The mother, 81-year-old Dorothea Kowalski, flung her arms around her daughter Renate Wirostek, who stays in Berlin, and wept tears of joy when the reunion took place recently in Adelaide in Australia where Kowalski now lives.
"It is a miracle that we have found one another after so many years," said Renate as she repeatedly hugged her mother during a highly emotional family reunion.
It was in 1943, at the height of World War Two, that Kowalski, then 18, gave birth to Renate.
Fifteen months later, with Germany in chaos and close to defeat, Kowalski was called up to serve at an anti-aircraft battery site. The child's father was serving at the front.
Relatives took care of Renate when her mother was on duty. Later, when they were bombed out, she was given to several foster families. Ultimately, as the situation progressively deteriorated, the child ended up being evacuated to a farm in Pomerania.
When the Russian Red Army arrived in the area in late 1944, all contact was lost with Renate. Her mother spent years trying to trace her child in the early post-war period via the Red Cross and other German search organisations but to no avail. Subsequently she sadly concluded her child must have been killed.

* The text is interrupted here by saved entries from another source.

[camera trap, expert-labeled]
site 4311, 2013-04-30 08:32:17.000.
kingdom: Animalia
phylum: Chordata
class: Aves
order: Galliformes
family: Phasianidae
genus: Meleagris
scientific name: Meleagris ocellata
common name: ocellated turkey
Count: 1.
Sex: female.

But at that time a family in Schleswig Holstein in northern Germany was looking after Renate. Not until she was 16 did Renate discover she was a foster child.
Armed with that information, she immediately instigated a search for her real mother, refusing to believe she had died in the war.
In fact Kowalski had married the new man in her life and immigrated to Australia.
Even when Renate was given a German orphan's pension, she never gave up believing her mother was still alive. On leaving school and moving to Berlin she continued the search for her mother.
In the early winter of 2005, she received an urgent message telling her to contact German officials.
Kowalski, though earlier presumed by the authorities to be dead, had been traced to Australia where she draws a monthly (German) old-age pension.
Weeks later an overjoyed Renate flew to Adelaide to be reunited with her mum and her three half-sisters.
Since learning her mother was in Australia, Renate says she spent "every morning practising my English, just in case my mother had forgotten some of her German".
"I am so happy," she says. During her fortnight's stay in sunny Adelaide, she spent a lot of time taking more than 700 photos of her mother, half-sisters and other family relatives.
Now, safely back home in Germany, Renate Wirostek is making plans for her mother to visit Berlin. "She will come in May at the very latest," she says.